2. Tensor
A tensor is the core object used in PyTorch. To understand what a tensor is, we have to understand what is a vector and a matrix. A vector is simply an array of elements. A vector may be a row vector (elements are going left and right).
\(\begin{bmatrix}1 & 2 & 3\end{bmatrix}\)
A vector may be a column vector (elements are going up and down).
\(\begin{bmatrix}1 \\ 2 \\ 3\end{bmatrix}\)
A matrix generalizes a vector and has rows and columns. A two-dimensional matrix looks like the following. Note that this matrix has 3 rows and 3 columns. The rows and columns are called dimensions and this matrix has 2 dimensions, hence, a two-dimensional matrix.
\(\begin{bmatrix}1 & 2 & 3 \\ 4 & 5 & 6 \\ 7 & 8 & 9\end{bmatrix}\)

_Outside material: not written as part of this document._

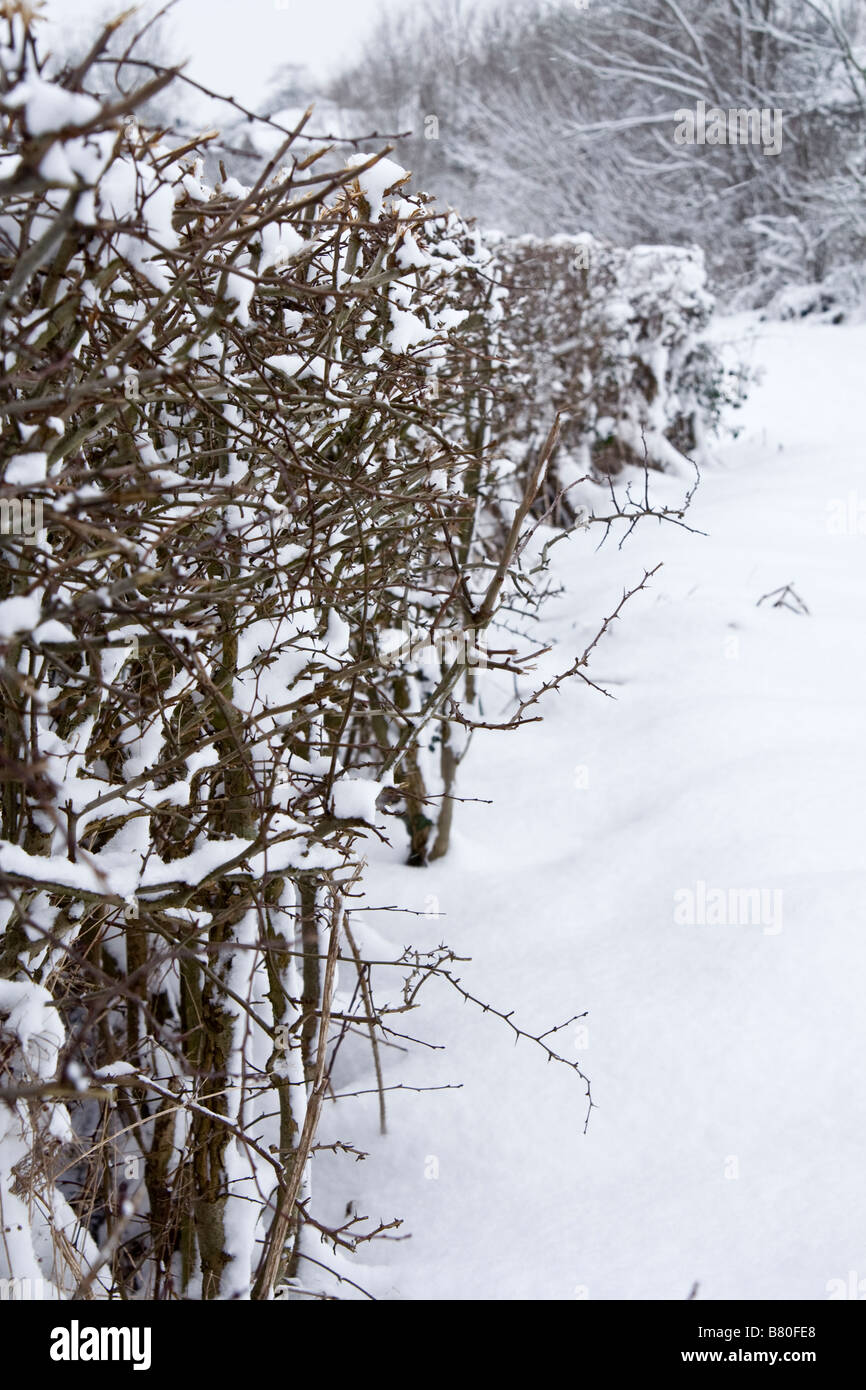 A snow-covered hedge. - Stock Image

A 3-, 4-, or higher dimensional matrix is a tensor (a tensor generalizes a matrix). It is difficult, if not impossible, to write down and visualize matrices with 3 or more dimensions.
2.1. Creation
[1]:
import torch
import numpy as np
# one element
a = torch.tensor([1])
# two element
b = torch.tensor([1, 2])
# two float elements
c = torch.tensor([1., 2.])
# matrix
d = torch.tensor([[1., 2.], [3., 4.]])
# from python array
e = torch.as_tensor([1., 2., 3.], dtype=torch.float32)
# from numpy array
f = torch.from_numpy(np.array([1.0, 2.0]))
# make tensor of zeros
g = torch.zeros(1)
h = torch.zeros(1, 2)
i = torch.zeros(2, 2)
# empty tensor
j = torch.empty(2, 2)
# make tensor ones
k = torch.ones(2, 2)
# make tensor from range
l = torch.arange(start=0, end=5, step=1)
# make tensor from line space
m = torch.linspace(start=0, end=1, steps=5)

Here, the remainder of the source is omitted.